I’ve been moved by a number of things I’ve read in these last few days. Blog posts, Twitter threads, news analysis and more. I’m listening. I’m processing and wondering.
I work with children during the day. I insist that we work to be fair to each other and kind and respectful; that we play our games safely and involve everyone. If I raise my voice, I have told them, it probably is because I have a concern about safety. I’m afraid someone might be hurt. They understand this even if it may surprise them in the moment. We have a relationship and trust each other.
My 9 year old and I were talking at the dinner table. He has a gift for the dramatic and was applying it while assembling his hamburger fixings. When I mentioned his tendency to dramatize, he responded: “You didn’t raise me to be humorless.”

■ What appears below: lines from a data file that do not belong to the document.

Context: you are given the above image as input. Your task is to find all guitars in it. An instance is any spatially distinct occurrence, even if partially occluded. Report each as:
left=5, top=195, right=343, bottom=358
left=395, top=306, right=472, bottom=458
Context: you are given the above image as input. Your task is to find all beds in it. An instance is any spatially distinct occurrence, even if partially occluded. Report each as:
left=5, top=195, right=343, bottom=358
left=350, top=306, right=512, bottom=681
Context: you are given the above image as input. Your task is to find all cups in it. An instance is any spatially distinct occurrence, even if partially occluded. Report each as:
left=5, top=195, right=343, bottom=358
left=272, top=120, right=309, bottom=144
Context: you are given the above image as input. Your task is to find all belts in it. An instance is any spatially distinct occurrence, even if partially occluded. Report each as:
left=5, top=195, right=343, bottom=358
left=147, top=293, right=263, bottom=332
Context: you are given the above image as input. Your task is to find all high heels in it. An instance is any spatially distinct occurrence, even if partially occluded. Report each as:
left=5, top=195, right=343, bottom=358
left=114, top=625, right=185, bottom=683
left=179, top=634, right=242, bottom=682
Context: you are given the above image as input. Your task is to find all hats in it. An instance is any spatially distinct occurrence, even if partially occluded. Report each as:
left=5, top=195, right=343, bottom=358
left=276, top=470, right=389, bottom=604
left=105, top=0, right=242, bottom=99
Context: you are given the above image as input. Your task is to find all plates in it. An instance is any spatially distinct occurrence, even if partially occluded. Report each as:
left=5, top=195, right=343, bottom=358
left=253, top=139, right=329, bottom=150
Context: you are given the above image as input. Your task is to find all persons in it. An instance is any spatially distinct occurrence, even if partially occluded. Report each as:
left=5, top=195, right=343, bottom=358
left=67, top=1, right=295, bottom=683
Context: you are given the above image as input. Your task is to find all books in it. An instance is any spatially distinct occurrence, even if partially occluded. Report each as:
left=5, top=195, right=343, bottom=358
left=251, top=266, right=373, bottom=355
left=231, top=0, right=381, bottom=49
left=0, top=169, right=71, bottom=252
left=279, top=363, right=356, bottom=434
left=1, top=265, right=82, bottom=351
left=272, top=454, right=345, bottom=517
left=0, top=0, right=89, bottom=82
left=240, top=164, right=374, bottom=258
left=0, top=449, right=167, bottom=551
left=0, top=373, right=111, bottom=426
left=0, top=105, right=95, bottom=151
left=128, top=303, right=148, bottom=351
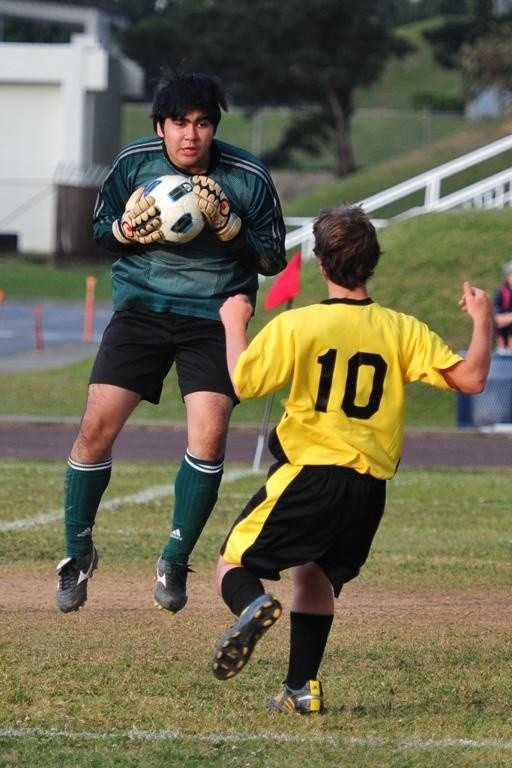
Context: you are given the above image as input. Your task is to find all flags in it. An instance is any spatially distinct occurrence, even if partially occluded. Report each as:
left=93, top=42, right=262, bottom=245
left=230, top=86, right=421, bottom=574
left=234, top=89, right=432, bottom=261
left=265, top=251, right=300, bottom=312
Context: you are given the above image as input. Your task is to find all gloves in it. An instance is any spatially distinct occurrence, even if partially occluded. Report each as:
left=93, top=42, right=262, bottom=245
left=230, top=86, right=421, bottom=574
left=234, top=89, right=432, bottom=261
left=188, top=173, right=242, bottom=243
left=110, top=185, right=164, bottom=247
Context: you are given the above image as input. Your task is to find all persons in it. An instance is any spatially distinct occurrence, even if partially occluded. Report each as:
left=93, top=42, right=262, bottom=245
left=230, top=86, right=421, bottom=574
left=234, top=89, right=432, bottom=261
left=492, top=272, right=512, bottom=349
left=212, top=200, right=494, bottom=714
left=54, top=72, right=286, bottom=612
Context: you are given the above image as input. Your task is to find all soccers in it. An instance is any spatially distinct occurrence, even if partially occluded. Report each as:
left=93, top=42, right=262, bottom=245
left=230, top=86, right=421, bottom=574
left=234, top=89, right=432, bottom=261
left=140, top=175, right=204, bottom=245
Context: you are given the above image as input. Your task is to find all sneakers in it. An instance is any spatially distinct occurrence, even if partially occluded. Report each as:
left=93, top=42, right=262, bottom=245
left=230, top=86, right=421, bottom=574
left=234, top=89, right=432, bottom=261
left=55, top=544, right=99, bottom=615
left=263, top=677, right=326, bottom=716
left=150, top=547, right=197, bottom=614
left=209, top=593, right=284, bottom=681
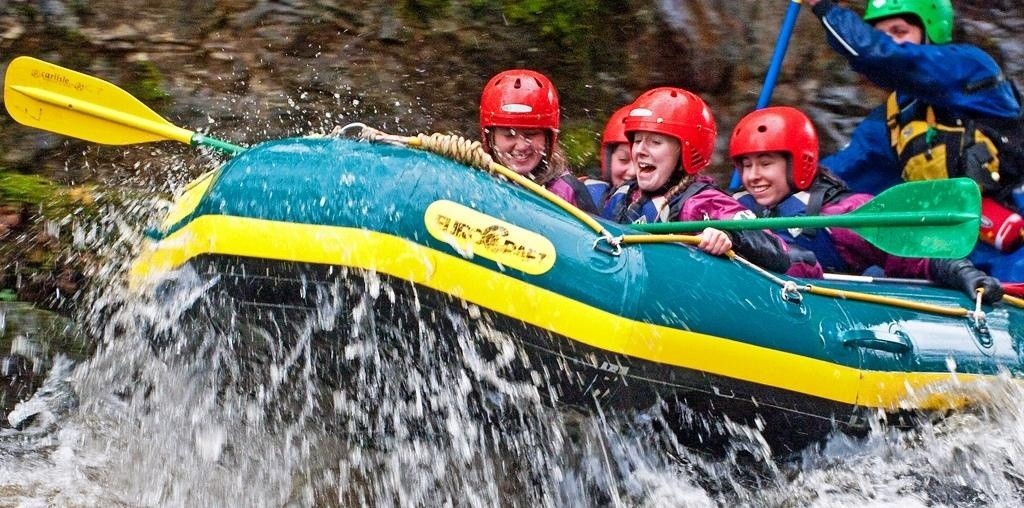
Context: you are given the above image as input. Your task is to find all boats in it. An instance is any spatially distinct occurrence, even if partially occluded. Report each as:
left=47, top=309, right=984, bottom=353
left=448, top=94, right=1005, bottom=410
left=129, top=138, right=1024, bottom=495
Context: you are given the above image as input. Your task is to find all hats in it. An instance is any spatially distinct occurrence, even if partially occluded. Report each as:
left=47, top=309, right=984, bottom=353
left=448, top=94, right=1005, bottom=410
left=864, top=1, right=956, bottom=47
left=626, top=88, right=718, bottom=177
left=733, top=106, right=822, bottom=190
left=479, top=69, right=559, bottom=162
left=600, top=105, right=630, bottom=176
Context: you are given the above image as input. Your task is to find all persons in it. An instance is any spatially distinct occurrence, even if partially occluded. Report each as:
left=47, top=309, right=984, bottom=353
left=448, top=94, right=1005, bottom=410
left=596, top=85, right=791, bottom=274
left=479, top=68, right=600, bottom=218
left=803, top=0, right=1024, bottom=285
left=722, top=105, right=1006, bottom=304
left=577, top=104, right=637, bottom=213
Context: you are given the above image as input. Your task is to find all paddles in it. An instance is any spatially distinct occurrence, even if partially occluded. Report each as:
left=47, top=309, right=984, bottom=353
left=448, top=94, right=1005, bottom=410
left=622, top=178, right=982, bottom=260
left=2, top=55, right=249, bottom=155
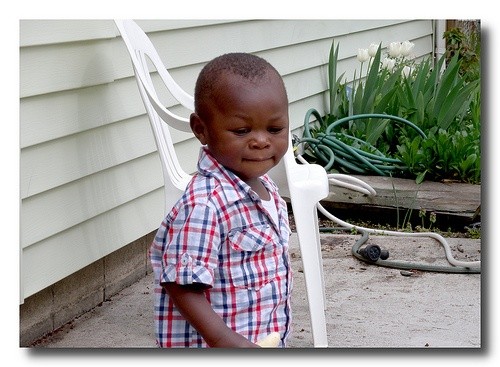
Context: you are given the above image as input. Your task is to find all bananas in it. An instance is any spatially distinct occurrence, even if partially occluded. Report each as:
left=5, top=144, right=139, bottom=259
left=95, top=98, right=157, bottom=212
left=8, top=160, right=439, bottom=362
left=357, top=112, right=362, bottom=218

Humorless is a interesting word choice for a 9 year old.
It’s true and he’s right, I haven’t raised him or his older brother to be humorless. On the contrary, humor is central to our relationships. This is good to remember as I feel my humor running low these days.
I’m frustrated by a lot of what I see in mainstream media, particularly in its highly conciliatory coverage of the US President-elect. There is so much focus on what he says when we know after a nearly 2 year campaign that he fabricates, lies and denies on a regular basis. His word is never his bond.
The unbelievable rush to generate clicks overrides every design to report with integrity. The examples are far too many and egregious to list. Painting neo Nazis as young, stylish folks, actually discussing if Jews are human on CNN, raising the question if the Vice President-elect was “harassed” by the cast members of Hamilton…and on and on. I keep shaking my head – although disbelief is not an option I’ve told myself already.
I cannot laugh. I keep wondering – where are those helpers that Fred Rogers’ mom always told him to look out for? Where are the opposition leaders among our elected representatives? Because the catastrophe is upon us and just getting started.
So I’ve made my peace with the fact that there will be no saviors. I feel like many of us are experiencing a crisis of expectation. We keep believing that things will happen differently: it won’t be so bad, it’s only four years, that he won’t be all bad… Our false and completely inaccurate expectations – based on convention, level of privilege, and/or ignorance are leading us down a path towards our own destruction – and we’re walking it. Perhaps there’s a little apprehension in our step but because so many of us want to believe – That we’ll be alright, that they don’t really mean us any harm – we follow like the children behind the pied piper – oh how we fall in line.
If the New York Times or Washington Post aren’t bent out of shape at the proposed cabinet members or the recent convention of white nationalists in Washington, DC praising the incoming President complete with Nazi salutes, well then, it can’t be so bad, can it? But precisely this must be our cue. The sign that something is very rotten, not in Denmark but in these divided United States.
Even as I am overwhelmed with anger, disappointment and frustration – my sons have not raised me to be humorless. On the contrary. As I find my own way to resist the spectacle of the current developments, I will need to hold on to my capacity for humor, laughter and fun. To my sons and my students, I owe them at least that much.
Special thanks to Eric Spreng for his wonderful essay on why we need to write ourselves free from despair which helped me write this post in the midst of my confusion.